Having recently watched the Stephen Hawking film The Theory of Everything, I consider myself a bit of a physics expert and was struck by the desire in the software delivery industry to find a magic, simple approach to building software and say, We are done. To steal from Fred Brooks, there is no silver bullet. Or, to be more precise, there is no one approach that will enable every organization to deliver on the promise of enterprise Agile. Instead, there are things that may or may not help you to deliver software faster, cheaper, and to wow your customers. At the heart of it, the things that make large scale software delivery work are VERY different from the things that make small scale software delivery work.
The Agile Manifesto provides a great set of principles for helping teams deliver great software. It came from both a focus on what works and a revolt against heavy processes like the Rational Unified Process. It concentrates on how teams need to work together to deliver software and it discards many of the practices that were being encouraged to allow large organizations to deliver software.
The four main principles are:
- Individuals and interactions over processes and tools
- Working software over comprehensive documentation
- Customer collaboration over contract negotiations
- Responding to change over following a plan
If you read these four principles you would think that teams collaborating with the customer to deliver working software, in a situation that supports change, is the ultimate end goal of Agility. And you would be right. In situations that support this model the result is true Agile. But what happens when:
- You have a large problem that requires a large group of people to solve it
- There are lots of dependencies among those groups
- The customer cannot be easily collaborated with
- The business needs to know when things are happening in order to plan other things
- And you need to prove to other people that your software works
Now, if I were a pure Agile advocate, I would say Dont worry about that. If you document these constraints and provide the freedom for the teams to solve these problems everything will be okay. In my experience, if you do that, or help the teams build a workable environment to deliver software in-the-large, you will end up with many of the characteristics that Agility railed against. But you will also end up with a team centric approach augmented with process, tools, documentation, commitments and plans.
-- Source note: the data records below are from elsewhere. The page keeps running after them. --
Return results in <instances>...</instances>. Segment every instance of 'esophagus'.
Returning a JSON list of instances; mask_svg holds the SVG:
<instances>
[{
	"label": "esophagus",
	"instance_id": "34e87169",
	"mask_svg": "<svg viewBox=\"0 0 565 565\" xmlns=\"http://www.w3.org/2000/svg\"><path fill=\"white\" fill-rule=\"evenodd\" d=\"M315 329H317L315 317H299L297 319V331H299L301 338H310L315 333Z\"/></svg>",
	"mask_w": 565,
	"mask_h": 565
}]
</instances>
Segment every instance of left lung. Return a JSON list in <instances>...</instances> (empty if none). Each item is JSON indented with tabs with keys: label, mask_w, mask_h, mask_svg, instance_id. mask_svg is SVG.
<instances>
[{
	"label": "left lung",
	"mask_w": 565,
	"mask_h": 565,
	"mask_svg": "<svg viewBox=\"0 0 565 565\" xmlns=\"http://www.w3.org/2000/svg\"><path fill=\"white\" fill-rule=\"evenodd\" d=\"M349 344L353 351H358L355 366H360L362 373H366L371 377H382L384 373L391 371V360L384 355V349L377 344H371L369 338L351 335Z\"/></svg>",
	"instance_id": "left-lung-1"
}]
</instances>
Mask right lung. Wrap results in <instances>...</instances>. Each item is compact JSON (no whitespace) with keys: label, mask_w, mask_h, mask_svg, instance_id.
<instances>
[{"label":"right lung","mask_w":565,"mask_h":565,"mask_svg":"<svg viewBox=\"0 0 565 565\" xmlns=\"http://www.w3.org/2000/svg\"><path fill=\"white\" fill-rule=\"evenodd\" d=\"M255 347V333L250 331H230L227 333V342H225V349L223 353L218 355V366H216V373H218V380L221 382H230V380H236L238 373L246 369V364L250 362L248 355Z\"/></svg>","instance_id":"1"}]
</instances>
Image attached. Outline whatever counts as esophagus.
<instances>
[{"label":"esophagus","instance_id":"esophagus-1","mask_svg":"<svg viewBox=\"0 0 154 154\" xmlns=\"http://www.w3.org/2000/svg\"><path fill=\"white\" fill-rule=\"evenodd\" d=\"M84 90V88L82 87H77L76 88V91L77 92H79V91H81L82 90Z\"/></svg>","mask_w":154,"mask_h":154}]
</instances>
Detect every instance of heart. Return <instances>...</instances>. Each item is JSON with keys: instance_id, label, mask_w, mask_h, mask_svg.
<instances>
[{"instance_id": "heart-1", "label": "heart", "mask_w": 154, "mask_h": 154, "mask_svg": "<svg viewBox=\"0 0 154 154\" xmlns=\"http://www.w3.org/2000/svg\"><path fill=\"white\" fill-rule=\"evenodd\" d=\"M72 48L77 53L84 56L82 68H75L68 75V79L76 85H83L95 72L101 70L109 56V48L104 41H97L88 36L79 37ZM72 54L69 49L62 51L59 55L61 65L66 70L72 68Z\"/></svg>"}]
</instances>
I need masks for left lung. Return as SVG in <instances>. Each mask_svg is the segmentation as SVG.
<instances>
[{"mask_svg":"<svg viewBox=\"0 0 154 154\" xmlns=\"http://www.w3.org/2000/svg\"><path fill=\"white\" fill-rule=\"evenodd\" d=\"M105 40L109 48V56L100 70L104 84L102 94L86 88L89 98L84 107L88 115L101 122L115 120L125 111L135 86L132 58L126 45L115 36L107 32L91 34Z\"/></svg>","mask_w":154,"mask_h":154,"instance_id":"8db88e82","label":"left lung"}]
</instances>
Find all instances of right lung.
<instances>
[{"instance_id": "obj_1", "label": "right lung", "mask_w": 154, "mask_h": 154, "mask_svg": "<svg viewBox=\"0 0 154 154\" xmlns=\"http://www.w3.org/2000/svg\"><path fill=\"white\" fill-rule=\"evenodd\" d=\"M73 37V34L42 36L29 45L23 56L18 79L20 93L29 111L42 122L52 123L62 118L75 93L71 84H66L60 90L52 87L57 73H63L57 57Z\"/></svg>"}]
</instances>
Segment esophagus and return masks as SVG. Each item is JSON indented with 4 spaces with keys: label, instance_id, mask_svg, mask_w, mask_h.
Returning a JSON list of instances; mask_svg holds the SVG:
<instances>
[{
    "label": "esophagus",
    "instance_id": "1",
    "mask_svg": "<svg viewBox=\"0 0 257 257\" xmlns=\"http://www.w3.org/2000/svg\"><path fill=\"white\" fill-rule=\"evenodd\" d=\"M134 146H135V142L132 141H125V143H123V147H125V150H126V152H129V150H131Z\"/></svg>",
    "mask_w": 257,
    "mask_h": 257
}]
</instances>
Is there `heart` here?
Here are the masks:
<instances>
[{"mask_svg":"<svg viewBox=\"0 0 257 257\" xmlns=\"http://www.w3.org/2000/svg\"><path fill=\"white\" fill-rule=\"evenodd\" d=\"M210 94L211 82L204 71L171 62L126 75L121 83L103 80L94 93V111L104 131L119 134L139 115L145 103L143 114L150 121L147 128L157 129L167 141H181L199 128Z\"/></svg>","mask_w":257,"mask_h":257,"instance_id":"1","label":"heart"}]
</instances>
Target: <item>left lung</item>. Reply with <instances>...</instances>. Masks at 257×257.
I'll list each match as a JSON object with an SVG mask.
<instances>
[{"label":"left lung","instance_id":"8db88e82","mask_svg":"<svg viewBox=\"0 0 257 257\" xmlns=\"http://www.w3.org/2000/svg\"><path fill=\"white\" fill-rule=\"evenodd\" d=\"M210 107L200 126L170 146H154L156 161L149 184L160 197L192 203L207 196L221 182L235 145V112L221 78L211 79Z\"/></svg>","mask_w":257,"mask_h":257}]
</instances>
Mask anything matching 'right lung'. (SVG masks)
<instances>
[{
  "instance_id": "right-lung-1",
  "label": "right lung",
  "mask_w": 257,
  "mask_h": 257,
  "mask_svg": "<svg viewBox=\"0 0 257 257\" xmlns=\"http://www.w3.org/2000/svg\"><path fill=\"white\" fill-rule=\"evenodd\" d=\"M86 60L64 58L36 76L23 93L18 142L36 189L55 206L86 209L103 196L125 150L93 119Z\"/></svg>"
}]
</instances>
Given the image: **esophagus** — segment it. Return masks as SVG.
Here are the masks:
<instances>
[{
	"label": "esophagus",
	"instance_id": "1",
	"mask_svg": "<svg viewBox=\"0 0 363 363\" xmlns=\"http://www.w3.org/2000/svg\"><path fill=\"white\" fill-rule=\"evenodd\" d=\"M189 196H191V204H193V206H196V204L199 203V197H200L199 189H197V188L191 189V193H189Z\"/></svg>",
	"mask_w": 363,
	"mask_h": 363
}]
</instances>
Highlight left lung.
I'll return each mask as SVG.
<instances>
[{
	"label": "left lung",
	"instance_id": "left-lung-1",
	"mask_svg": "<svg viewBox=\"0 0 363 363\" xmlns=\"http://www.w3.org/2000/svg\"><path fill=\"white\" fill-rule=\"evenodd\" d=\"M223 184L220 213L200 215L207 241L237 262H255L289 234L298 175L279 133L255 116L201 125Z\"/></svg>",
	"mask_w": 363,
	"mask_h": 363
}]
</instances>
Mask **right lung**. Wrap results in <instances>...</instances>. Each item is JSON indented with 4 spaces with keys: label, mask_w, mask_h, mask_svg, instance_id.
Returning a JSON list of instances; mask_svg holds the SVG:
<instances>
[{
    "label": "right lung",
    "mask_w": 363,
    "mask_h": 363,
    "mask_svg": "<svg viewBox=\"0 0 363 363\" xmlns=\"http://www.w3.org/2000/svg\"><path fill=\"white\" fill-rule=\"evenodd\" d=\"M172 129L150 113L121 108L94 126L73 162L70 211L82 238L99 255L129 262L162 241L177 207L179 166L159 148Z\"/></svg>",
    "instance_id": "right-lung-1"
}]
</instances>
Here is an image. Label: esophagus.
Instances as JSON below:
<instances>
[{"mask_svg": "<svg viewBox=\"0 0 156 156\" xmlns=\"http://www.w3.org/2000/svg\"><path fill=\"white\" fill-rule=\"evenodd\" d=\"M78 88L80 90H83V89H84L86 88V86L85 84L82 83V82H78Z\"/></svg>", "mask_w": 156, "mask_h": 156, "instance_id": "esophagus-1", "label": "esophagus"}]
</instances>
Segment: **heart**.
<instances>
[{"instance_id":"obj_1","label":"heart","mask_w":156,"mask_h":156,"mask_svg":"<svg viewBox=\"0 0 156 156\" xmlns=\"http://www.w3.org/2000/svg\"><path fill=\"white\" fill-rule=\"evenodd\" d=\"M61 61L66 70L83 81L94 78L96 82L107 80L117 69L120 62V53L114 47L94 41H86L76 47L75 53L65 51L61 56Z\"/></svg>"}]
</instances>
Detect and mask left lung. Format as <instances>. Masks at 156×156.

So, what about that grand unified theory? Is it possible to build a model that allows you to describe a software project in-the-large with limited effort and then (as if by magic) deliver on that model? Perhaps, but not yet. We are only just discovering how to better align business, technology, process, analytics, and tools to enable better software. And without process, tools, documentation, commitments and plans we will never get there! So stop kidding yourself Agility in-the-large is not the same as Agility in-the-small.